Uber has definitely come a long way since its launch in 2011. Today, it’s a global mobility platform. It offers dozens of services in tons of countries around the world. It’s also turning into an “everything delivery” company. It let consumers know this during a pricey 2022 Super Bowl ad. For Uber, the next big step will be converting its dominance into tangible profits.
Food Delivery Stocks No. 1 Domino’s Pizza (NYSE: DPZ)
Thousands of restaurants rely on third-party food delivery apps. One major chain that doesn’t? Domino’s. Domino’s has flatly refused to partner with third-party apps. Instead, it takes full control of delivering its pizza. And it actually does an amazing job.
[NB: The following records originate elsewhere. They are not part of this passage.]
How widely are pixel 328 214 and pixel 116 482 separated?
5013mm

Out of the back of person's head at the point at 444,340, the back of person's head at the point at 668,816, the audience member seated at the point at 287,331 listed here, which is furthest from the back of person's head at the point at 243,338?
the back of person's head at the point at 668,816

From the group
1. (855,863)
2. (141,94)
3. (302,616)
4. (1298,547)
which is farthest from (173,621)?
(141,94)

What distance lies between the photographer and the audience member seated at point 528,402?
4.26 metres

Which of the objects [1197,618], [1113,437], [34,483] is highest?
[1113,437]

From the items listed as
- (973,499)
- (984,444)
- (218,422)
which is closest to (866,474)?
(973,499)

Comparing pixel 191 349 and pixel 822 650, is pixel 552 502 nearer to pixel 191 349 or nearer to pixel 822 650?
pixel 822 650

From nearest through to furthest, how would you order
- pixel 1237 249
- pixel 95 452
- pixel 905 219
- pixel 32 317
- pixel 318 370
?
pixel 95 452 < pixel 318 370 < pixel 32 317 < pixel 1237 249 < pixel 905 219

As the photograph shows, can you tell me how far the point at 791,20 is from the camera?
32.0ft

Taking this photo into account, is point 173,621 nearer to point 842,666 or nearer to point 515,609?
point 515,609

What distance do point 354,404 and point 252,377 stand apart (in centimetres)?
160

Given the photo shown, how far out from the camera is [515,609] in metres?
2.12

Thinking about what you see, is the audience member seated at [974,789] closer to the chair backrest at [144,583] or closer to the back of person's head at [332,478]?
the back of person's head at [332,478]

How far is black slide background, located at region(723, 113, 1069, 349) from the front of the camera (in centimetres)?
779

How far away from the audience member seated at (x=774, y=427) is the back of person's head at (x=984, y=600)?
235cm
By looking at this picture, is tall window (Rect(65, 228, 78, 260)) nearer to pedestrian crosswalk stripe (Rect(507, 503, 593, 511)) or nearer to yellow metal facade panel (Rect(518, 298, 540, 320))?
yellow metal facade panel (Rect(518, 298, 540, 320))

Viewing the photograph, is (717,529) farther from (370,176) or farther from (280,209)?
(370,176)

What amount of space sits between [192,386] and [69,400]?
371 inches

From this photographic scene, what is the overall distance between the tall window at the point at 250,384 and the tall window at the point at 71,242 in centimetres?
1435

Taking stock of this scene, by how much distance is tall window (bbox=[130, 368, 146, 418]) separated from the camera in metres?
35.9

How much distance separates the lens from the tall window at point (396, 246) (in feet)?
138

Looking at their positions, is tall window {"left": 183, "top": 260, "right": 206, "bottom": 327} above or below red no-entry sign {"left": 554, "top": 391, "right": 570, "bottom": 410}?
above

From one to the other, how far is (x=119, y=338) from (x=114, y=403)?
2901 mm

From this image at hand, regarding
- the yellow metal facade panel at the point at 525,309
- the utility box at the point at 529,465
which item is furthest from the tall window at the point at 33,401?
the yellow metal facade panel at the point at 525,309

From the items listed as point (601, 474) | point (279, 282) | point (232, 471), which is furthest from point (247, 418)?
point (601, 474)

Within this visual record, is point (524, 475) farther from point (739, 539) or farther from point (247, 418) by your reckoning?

So much so that Domino’s VP of Marketing called it “an eCommerce company that happens to sell pizza.”
I’ve written a ton about Domino’s before and how they dominate food delivery. Essentially, Domino’s has spent years prioritizing its own online delivery system. Today, over 75% of its orders are digital. This helps Domino’s protect its valuable margins. By building its own delivery system, Domino’s earns more profit per pizza and controls the customer experience.
I hope that you’ve found this article valuable! As usual, please base all investment decisions on your own risk tolerance and research.